======== EXTRACTED INFORMATION

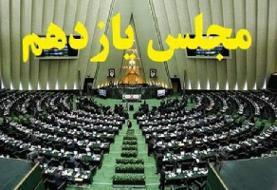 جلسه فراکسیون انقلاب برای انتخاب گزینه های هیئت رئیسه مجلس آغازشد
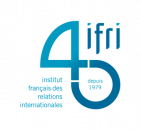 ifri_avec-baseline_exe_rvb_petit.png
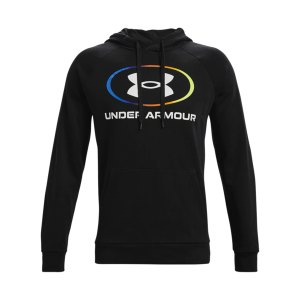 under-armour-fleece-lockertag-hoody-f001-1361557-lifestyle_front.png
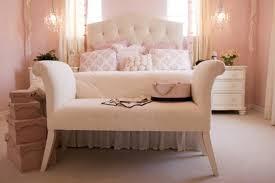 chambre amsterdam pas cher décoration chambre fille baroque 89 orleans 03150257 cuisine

================
======== EXTRACTED INFORMATION

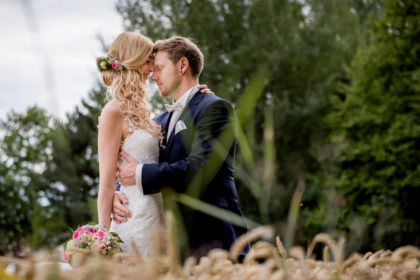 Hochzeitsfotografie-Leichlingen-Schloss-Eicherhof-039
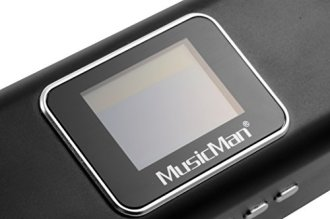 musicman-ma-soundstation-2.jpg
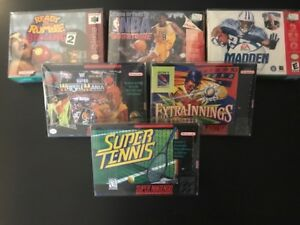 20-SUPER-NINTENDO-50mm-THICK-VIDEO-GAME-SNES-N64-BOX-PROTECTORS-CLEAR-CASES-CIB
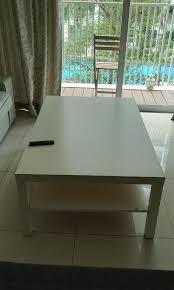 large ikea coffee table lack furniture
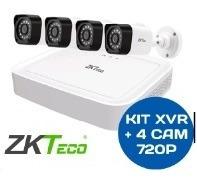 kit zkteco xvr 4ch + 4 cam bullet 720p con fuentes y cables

================

Your answer is the exact run of lines above from the one with "ifri_avec-baseline_exe_rvb_petit.png" through the one with "chambre amsterdam pas", both ends included, minus any picture.

 ifri_avec-baseline_exe_rvb_petit.png
 under-armour-fleece-lockertag-hoody-f001-1361557-lifestyle_front.png
 chambre amsterdam pas cher décoration chambre fille baroque 89 orleans 03150257 cuisine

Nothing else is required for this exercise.